Everything unfolded of its own accord, naturally, like grass growing in the yard, only very swiftly. Svistalov, the arrogant and influential production manager of this hallowed, distinguished theater, treated Tengiz with uncharacteristic respect, getting him a bit confused with Temur Chkheidze. He gave the green light to all the theater workshops and departments, and they got right down to work—there had never been a light so green! Everyone knew Svistalov’s character; he loved to throw his weight around. He had argued with Borovsky, had put obstacles in the way of Barkhin, and had even set the dogs on Sheintsis—in other words, he had played dirty and interfered with all, all of Nora’s favorite set designers … A miracle, it was just a miracle! Perhaps the administrator really was touched by Tengiz’s appearance, by outward considerations; for some reason, people in Russia did like Georgians, in contrast to Jews, Armenians, or Azeris …
They floated arm in arm, the two of them in a cloud of love, through the staff-only entrance. The doorman and the buffet servers smiled at them, and their happiness wove such a lovely cocoon around them that Nora felt, as they moved along in harmony with each other, that they were like figure skaters, or ballet dancers, and they were flying, flying …
The play was shut down on the eve of the premiere. They managed only to perform the dress rehearsal, all the sets in place. When their own people in the audience, relatives and close friends, began to disperse, and only the administrators and Party bigwigs, thirsting for blood, remained (they had come intentionally one day earlier than they had promised), it became clear that a scandal was brewing, and Tengiz went out onto the stage and requested that the dear members of the audience stay for a discussion of the play. But the ministerial special forces, the Party hacks, only grew more incensed at this, and it took them just fifteen minutes to kill the play.
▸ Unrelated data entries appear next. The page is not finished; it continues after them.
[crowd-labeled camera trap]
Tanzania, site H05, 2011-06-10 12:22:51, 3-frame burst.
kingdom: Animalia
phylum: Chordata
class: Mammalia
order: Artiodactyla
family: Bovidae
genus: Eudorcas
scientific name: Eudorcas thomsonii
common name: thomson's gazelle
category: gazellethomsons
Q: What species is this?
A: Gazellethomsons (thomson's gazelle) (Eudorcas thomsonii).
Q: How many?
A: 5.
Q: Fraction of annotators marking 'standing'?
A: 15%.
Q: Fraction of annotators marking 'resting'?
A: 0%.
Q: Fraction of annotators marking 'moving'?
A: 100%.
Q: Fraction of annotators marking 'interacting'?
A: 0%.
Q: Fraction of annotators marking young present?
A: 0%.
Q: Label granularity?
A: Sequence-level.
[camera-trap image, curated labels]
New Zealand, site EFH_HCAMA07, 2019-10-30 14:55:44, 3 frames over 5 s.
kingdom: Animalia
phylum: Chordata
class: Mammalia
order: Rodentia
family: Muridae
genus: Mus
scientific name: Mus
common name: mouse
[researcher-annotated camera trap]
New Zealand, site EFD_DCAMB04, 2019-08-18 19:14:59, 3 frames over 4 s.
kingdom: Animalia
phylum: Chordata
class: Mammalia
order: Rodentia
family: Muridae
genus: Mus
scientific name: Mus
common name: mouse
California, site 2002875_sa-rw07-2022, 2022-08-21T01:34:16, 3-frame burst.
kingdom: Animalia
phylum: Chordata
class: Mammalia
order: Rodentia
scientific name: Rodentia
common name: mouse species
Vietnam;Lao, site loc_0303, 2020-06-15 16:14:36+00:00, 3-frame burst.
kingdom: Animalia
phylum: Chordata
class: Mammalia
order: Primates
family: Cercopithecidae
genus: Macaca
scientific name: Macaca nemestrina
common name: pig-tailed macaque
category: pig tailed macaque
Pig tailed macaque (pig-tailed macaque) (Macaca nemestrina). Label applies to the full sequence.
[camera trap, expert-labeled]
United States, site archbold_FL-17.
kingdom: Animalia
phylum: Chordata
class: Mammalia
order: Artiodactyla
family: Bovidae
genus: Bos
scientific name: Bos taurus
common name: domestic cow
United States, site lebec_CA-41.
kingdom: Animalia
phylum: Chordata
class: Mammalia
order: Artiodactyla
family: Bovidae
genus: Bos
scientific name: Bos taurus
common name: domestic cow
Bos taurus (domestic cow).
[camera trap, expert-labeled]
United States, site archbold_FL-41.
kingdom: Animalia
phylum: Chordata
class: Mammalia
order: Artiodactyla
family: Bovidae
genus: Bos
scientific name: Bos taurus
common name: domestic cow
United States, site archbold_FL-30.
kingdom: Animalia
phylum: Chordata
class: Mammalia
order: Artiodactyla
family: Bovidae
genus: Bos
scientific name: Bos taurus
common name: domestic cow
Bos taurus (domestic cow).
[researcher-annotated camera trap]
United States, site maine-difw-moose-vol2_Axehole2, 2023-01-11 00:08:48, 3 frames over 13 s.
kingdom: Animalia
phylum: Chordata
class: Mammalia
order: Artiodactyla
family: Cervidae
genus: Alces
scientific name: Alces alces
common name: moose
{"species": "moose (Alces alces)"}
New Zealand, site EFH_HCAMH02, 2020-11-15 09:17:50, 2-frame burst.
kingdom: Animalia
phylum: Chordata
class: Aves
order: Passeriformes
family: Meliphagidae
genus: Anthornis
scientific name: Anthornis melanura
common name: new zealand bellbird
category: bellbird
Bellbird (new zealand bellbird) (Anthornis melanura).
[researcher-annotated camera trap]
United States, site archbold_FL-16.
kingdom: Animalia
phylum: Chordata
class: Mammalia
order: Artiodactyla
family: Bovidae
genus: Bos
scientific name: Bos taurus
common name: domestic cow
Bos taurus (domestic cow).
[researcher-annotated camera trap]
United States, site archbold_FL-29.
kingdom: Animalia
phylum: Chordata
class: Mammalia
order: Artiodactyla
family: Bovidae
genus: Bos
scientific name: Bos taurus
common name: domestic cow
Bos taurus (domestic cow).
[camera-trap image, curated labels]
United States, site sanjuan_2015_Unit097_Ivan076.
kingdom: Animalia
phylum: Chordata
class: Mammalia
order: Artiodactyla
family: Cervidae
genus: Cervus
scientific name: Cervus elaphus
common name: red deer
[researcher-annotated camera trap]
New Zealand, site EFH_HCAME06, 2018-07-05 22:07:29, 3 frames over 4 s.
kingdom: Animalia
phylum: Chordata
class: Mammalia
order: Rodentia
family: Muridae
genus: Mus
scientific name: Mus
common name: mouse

Tengiz mounted the stage again, together with Nora, whom he led, very respectfully, by the hand, and said, in a loud voice livid with rage: “Respected guests! You allowed Efros to play his Three Sisters thirty-three times! Is our Three Sisters really that much better?”
Nora accompanied him to the airport. A gloomy spring, without a single sunny day, and a gloomy Tengiz. He seemed not to see Nora at all; no one smiled at them anymore; the love cloud had vanished. He was flying to Tbilisi, back to his wife and daughter, in a heavy metal airplane. He stood there dejected, unshaven, graying at the temples, with his sloping Neanderthal forehead, reeking of stale alcohol, sweat, and, surprisingly, tangerines. He took a tangerine out of his pocket, thrust it into her hand, winked, gave her a peck on the cheek, and hurried to the boarding area.